■ What the task asks:
In the article below about prosecutors framing people, what must a prosecutor give a case before criminal charges can be pursued against someone?

■ Supplied passage:
──────

Prosecutors Are Master Framers

By Hans Sherrer

Watching movies and television shows for decades has conditioned us to have the Pavlovian response of thinking that police are the culprits when people are framed.

So it was that instead of presenting us with a new idea, the internationally televised O. J. Simpson trial was a real-life affirmation that police plant evidence, falsify reports and commit perjury in court. The opinion of many people that in O. J.'s case the police worked hard to frame a guilty man doesn't change what they did. It just emphasizes that fame and wealth doesn't protect someone from being vulnerable to such tactics.

However, as reprehensible as the unethical behavior by police can be, focusing on it tends to deflect attention from the bigger picture of how people are successfully framed. Police misbehavior alone is not enough to convict a person. This is because police investigations are typically conducted under the watchful eye of a prosecuting attorney, and even when they aren't, a prosecutor must give his stamp of approval to a case before criminal charges can be pursued against someone.

──────

■ Data section:
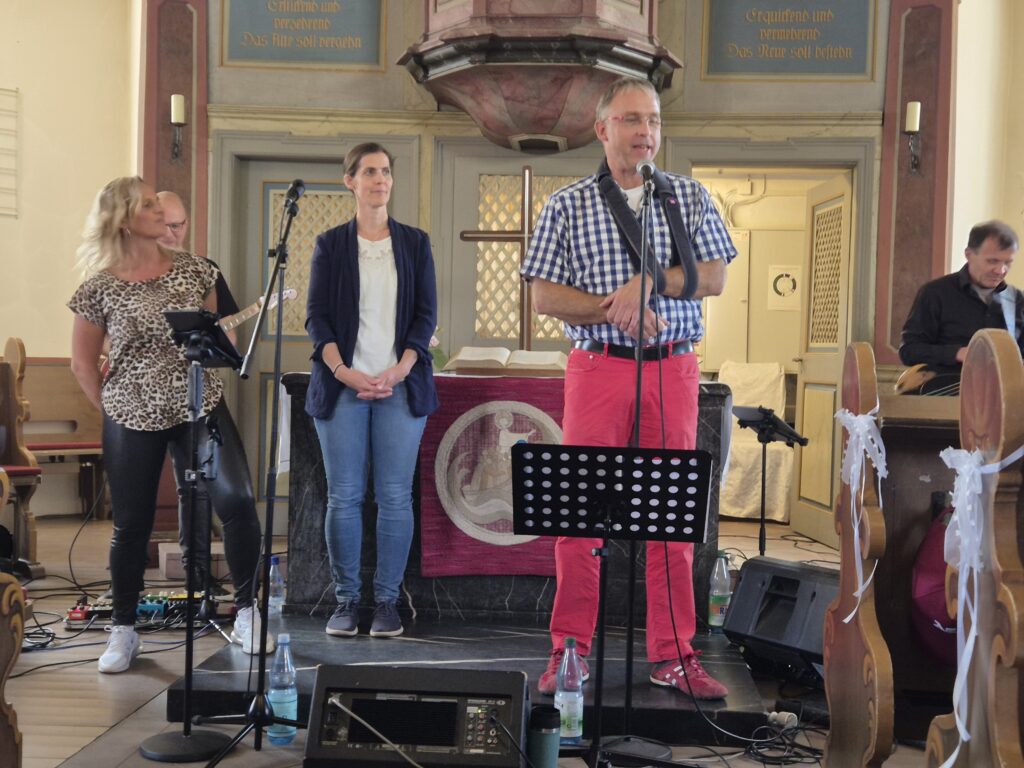 Pfarrer Tschöpel begrüßt Gäste und Band in der Kirche und steht vor dem Altar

──────

■ Expected answer:
His stamp of approval.